• **EXCERTO DA PÁGINA**:
Porém, a ser assim, logo se viu que andava o concelho todo tomado de assalto por sovietes vermelhos. Porque o de Aldeia Nova diz que a maioria das casas não tem condições para uma vida decente; em Carnicães e no Feital o panorama é péssimo e sem comodidades; na Castanheira é muito mau, em Freches é lamentável, em Moimentinha é outra vez péssimo, em Moreira, que é do Rei, é muito desolador, que faria se do Rei não fosse; em Souto Maior é primitivo e do pior, e muito bem vai ele nos Tamanhos, onde é apenas primitivo; já na Torre e nos Vilares é desolador, na Granja têm as casas aspecto de abandono e de desprezo, e na Cogula boa parte da população vive em tugúrios, de que ainda por cima paga renda.
Assim elucidado, mandou o governante arquivar numa gaveta os inquéritos em que se meteu. Ele não é nenhuma fada madrinha, e a vara de que dispõe não satisfaz desejos, muito embora tenha o seu condão. Há falta de recursos, toda a gente sabe como é pobre o país. Pois pobre andará ele, a quem o dizes tu! Mas o viajante crê que faltaram ao inquérito perguntas pertinentes, e pensa que é melhor fazê-las tarde, que não as fazer nunca. E à primeira será o que andou a fazer, em séculos, este povo, que é dono do país mais antigo da Europa, e nesta idade do mundo ainda não tem casas onde possa viver, não tem estradas para se deslocar, não tem água na fonte, a não ser de mergulho, não tem electricidade nem saneamento básico, esses luxos de mundos pagãos, e as ruas onde vive são de lama, para curtirem melhor os estrumes de inverno? E à segunda será onde nos ficou o país do rei Lavrador, que secava pauis, arroteava brenhas, construía castelos, e não se queixava de ser pobre? E à terceira se dirá onde foram parar os galeões da pimenta, com que nos aguçaram a cobiça, e as naus do ouro brasileiro, que nos corromperam o íntimo da alma? Que destinos foi que nos talharam, ou que fadários assim nos tresmalharam por plagas e sertões, a encher os olhos de sonhos, enquanto o europeu libertava o pensamento nas escolas, perseguia a ciência nas universidades, experimentava a técnica nas oficinas, e organizava a vida, e fabricava, e progredia?
O viajante deixa estas perguntas no ar, ao cuidado da história, é o que pode fazer, e não é pouco.

• **SECÇÃO DE DADOS**:

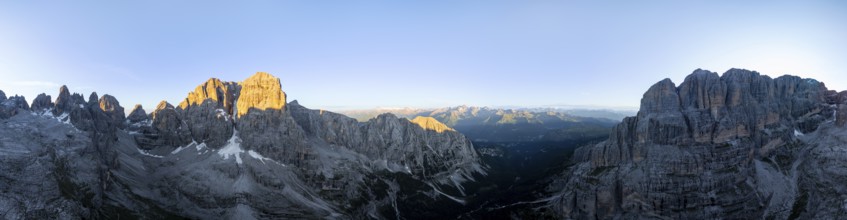 Aerial view, alpine panorama, Cima Tosa and rocky peaks at sunrise with alpine glow, picturesque
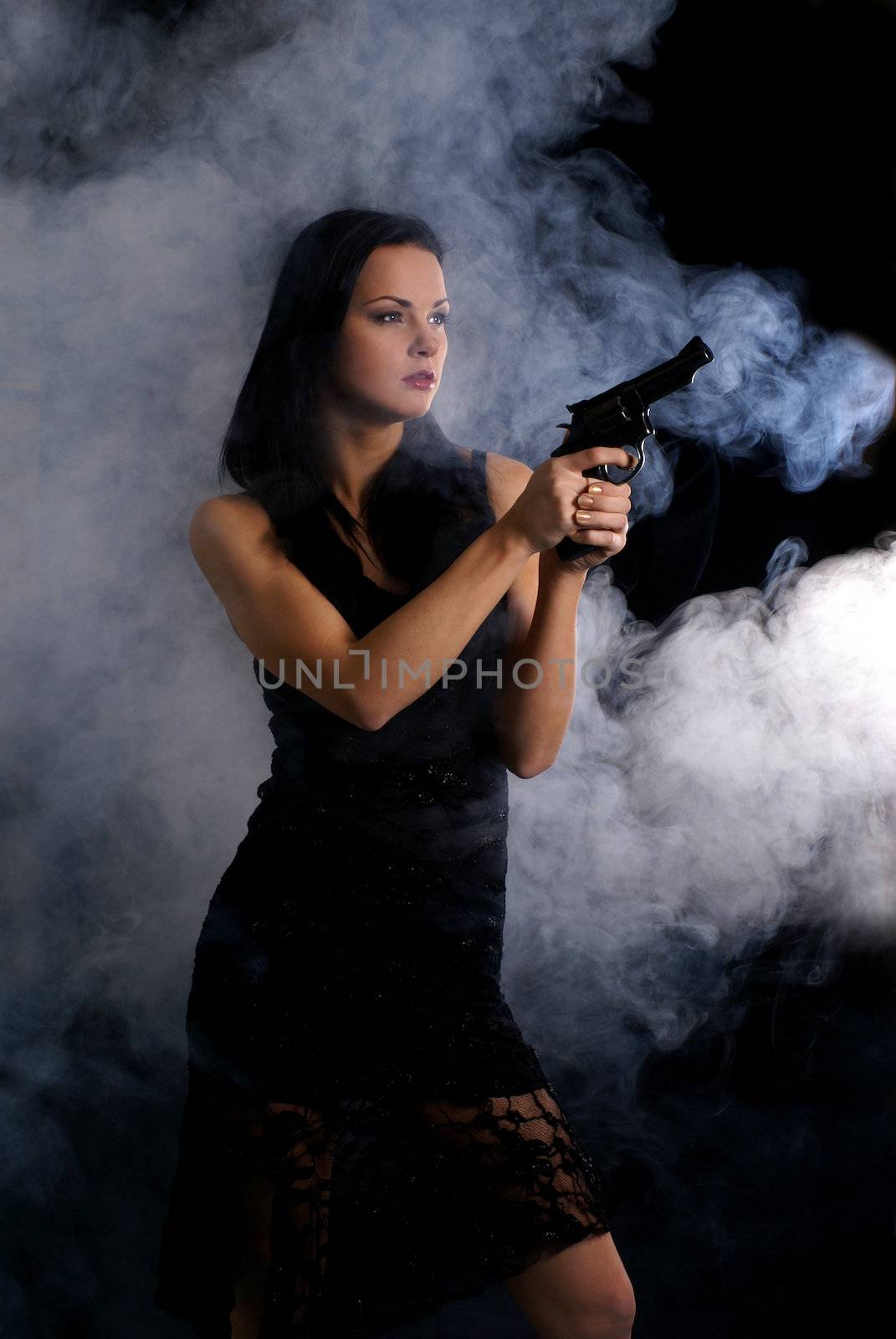 Sexy woman with weapon on smoky background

• **INSTRUÇÕES**:
A. Devolva o trecho do excerto que vai de "Porém, a ser" a "cima paga renda.".
B. Diga se cada afirmação está de acordo com o excerto, respondendo sim ou não e citando literalmente as palavras do excerto que o decidem: (i) na Cogula, boa parte da população vive em tugúrios pelos quais paga renda; (ii) o governante mandou publicar os inquéritos; (iii) o viajante dá resposta às perguntas que formula.
As linhas não são necessárias para a realização do exercício.

• **RESPOSTAS DO EXERCÍCIO**:
A.
Porém, a ser assim, logo se viu que andava o concelho todo tomado de assalto por sovietes vermelhos. Porque o de Aldeia Nova diz que a maioria das casas não tem condições para uma vida decente; em Carnicães e no Feital o panorama é péssimo e sem comodidades; na Castanheira é muito mau, em Freches é lamentável, em Moimentinha é outra vez péssimo, em Moreira, que é do Rei, é muito desolador, que faria se do Rei não fosse; em Souto Maior é primitivo e do pior, e muito bem vai ele nos Tamanhos, onde é apenas primitivo; já na Torre e nos Vilares é desolador, na Granja têm as casas aspecto de abandono e de desprezo, e na Cogula boa parte da população vive em tugúrios, de que ainda por cima paga renda.

B.
(i) Sim: "na Cogula boa parte da população vive em tugúrios, de que ainda por cima paga renda"
(ii) Não: "mandou o governante arquivar numa gaveta os inquéritos em que se meteu"
(iii) Não: "O viajante deixa estas perguntas no ar, ao cuidado da história"